Lo miré sin decir nada, tenía que llevar la situación con sumo cuidado. Esa insistencia en la omisión de su responsabilidad no solo no cuadraba con mi paciencia, sino que muy probablemente significaba otra cosa. 

— ¿La tomás o no? ¿tan difícil es? —se mostró irritado. 
— Difícil, sí —le respondí, y miré a otro lado, esperando a que pusiera la taza en la mesa. 
— ¿No la tomás? ¡Ah bueno! —dio un paso atrás y buscó la mesa del bar— Entonces la dejo aquí para que la tomés vos mismo. 
— Mirá pibe —le dije con hastío—, esto es un café y yo te pedí uno. No dármelo es como si un médico le negara la atención a alguien que padece una enfermedad. Y ojo, que los representantes de la ley también podemos comportarnos como unos malditos enfermos. ¿No te movés? Quizá lo hagás si agrego algo de plomo en tu dieta. La cosa es así: yo te digo rana y vos saltás, ¿entendés? Y si te pido un café, vos me lo servís y me preguntás amablemente ¿con agua o con soda señor?, ¿o lo prefiere con leche?, ¿con cuantas de azúcar? ¿Estamos?
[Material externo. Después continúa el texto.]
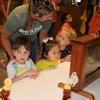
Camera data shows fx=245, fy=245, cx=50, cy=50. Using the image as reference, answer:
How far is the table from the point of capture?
96cm

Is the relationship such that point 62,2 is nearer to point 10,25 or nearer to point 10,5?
point 10,5

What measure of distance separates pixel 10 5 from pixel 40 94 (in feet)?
8.89

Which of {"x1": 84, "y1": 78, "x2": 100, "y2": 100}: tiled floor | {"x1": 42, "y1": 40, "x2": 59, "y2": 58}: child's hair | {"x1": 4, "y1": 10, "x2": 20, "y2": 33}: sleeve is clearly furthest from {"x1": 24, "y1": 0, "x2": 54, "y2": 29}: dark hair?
{"x1": 84, "y1": 78, "x2": 100, "y2": 100}: tiled floor

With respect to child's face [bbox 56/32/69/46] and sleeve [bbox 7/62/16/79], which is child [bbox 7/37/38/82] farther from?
child's face [bbox 56/32/69/46]

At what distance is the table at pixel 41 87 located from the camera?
96 centimetres

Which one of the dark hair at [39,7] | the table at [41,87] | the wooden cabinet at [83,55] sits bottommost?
the table at [41,87]

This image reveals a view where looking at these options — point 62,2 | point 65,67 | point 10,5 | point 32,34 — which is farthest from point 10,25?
point 62,2

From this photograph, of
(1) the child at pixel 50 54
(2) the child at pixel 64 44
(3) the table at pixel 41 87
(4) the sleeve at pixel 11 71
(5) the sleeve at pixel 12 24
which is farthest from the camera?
(2) the child at pixel 64 44

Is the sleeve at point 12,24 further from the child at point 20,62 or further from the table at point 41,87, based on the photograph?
the table at point 41,87

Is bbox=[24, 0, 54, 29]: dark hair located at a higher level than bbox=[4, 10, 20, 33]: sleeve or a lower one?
higher

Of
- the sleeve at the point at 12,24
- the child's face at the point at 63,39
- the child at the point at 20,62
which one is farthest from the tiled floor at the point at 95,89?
the child's face at the point at 63,39

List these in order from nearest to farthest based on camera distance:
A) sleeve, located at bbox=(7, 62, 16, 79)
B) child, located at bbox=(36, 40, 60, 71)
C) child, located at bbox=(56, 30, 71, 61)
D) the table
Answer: the table
sleeve, located at bbox=(7, 62, 16, 79)
child, located at bbox=(36, 40, 60, 71)
child, located at bbox=(56, 30, 71, 61)

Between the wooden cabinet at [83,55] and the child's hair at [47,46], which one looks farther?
the child's hair at [47,46]

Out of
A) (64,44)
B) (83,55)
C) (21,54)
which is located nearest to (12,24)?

Entonces vas por ese puto café y lo ponés justo aquí, en la mesa, ¡ahora mismo, la concha de su madre! 

El color abandonó el rostro del sorete, que con temblores y sin soltar la mirada del cañón que tenía apuntándole, me sirvió el café en la mesa. Cuando la pulcra porcelana hizo sus ruidos característicos al contacto con la superficie, algo me golpeó la pierna. Creí que la mesa se había quebrado. Metí las manos y me encontré con un compartimiento abierto que había hecho caer al suelo muchas cartas, decenas de cartas, unas firmadas por Chiclana, de nombre Jacinto y otras tantas con la rúbrica de un tal Ñato Iberra. 

Al salir del café con todos los sobres, todavía debí bancarme un duelo desigual e injusto de miradas: todos los empleados me veían inmóviles mientras yo intentaba recordar cada uno de sus rostros. Afuera ya habían comenzado a limpiar, a lo mejor el forense ya había llegado y la escena se había recolectado y fijado. Entonces un patrullero se acercó para confirmarme lo que ya sabía, pero me dijo algo que definitivamente no me esperaba. 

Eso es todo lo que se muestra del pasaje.